We have been having a problem where at seemingly random intervals, our Kasli stops responding for some number of minutes, then restarts.
At first this occurred after 10-20 minutes, but yesterday the frequency increased to every couple minutes. The frequency has since decreased again. It seems roughly correlated with how often we are submitting experiments (often to adjust DDS outputs, analog outputs that we leave on), but this is not a scientific statement -- it is difficult to nail down an issue that occurs on these timescales.
During the period the Kasli is not responding, the “Error” light is not lit. No error messages are logged to UART (log level set to TRACE) at any point.
Right now we are running the following simple idle kernel as a placeholder.
from artiq.experiment import *
class IdleKernel(EnvExperiment):
def build(self):
self.setattr_device("core")
@kernel
def run(self):
self.core.reset()
start_time = now_mu() + self.core.seconds_to_mu(20*s)

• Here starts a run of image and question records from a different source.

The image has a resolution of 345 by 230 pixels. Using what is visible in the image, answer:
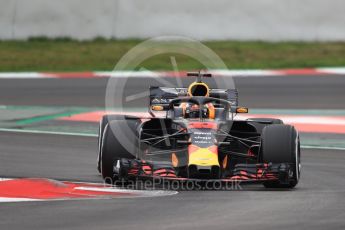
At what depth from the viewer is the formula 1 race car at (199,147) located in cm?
1095

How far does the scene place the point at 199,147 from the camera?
11.0m

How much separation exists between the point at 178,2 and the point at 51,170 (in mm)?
12011

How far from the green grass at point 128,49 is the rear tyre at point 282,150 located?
11868 mm

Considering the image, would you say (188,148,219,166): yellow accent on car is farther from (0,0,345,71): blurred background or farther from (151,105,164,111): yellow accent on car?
(0,0,345,71): blurred background

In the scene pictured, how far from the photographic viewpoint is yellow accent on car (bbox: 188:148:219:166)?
10.8 meters

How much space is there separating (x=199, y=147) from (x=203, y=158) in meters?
0.17

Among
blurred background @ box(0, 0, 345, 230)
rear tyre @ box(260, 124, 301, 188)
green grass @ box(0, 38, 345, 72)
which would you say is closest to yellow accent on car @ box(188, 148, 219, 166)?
blurred background @ box(0, 0, 345, 230)

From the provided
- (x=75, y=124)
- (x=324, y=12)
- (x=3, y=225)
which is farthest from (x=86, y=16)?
(x=3, y=225)

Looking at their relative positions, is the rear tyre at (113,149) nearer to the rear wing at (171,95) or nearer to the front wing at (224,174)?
the front wing at (224,174)

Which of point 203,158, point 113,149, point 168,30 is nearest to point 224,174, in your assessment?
point 203,158

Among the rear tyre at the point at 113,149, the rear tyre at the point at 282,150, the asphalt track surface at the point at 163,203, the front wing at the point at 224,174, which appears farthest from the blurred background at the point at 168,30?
the front wing at the point at 224,174

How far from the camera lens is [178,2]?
24.0 metres

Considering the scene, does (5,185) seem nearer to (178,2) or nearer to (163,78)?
(163,78)

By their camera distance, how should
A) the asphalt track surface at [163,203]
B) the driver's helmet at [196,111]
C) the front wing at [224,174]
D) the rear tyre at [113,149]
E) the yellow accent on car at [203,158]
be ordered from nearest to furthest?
the asphalt track surface at [163,203], the yellow accent on car at [203,158], the front wing at [224,174], the rear tyre at [113,149], the driver's helmet at [196,111]
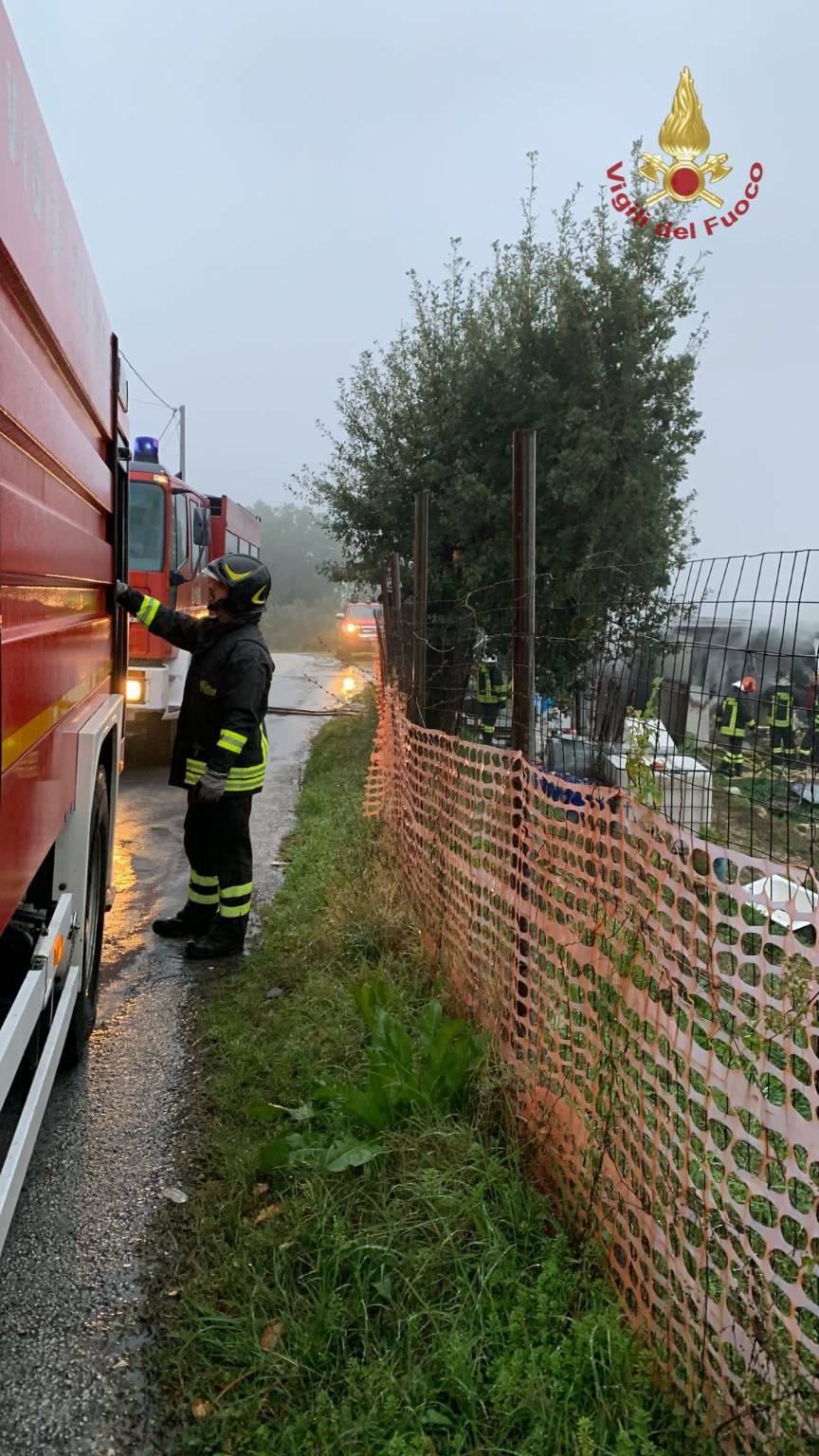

while self.core.get_rtio_counter_mu() < start_time:
pass
The UART log of the idle kernel finishing and starting again has been our indicator if the Kasli has stopped responding.
When Kasli stops responding, there is no new UART output, and attempts to submit more experiments (via artiq_run
or the dashboard) time out. Some time later (roughly a minute, sometimes up to a couple minutes), the MiSoC bootloader startup is logged again to the UART output, and Kasli then responds as normal.
All DDS channels turn off when Kasli stops responding. I assume other channel types also turn off, but we often continuously output on the DDS channels to drive AOMs, so this is the one we notice. This has proven very frustrating during alignment, since we either need to power cycle Kasli or wait for it to respond again for our startup kernel to start our DDS channels again.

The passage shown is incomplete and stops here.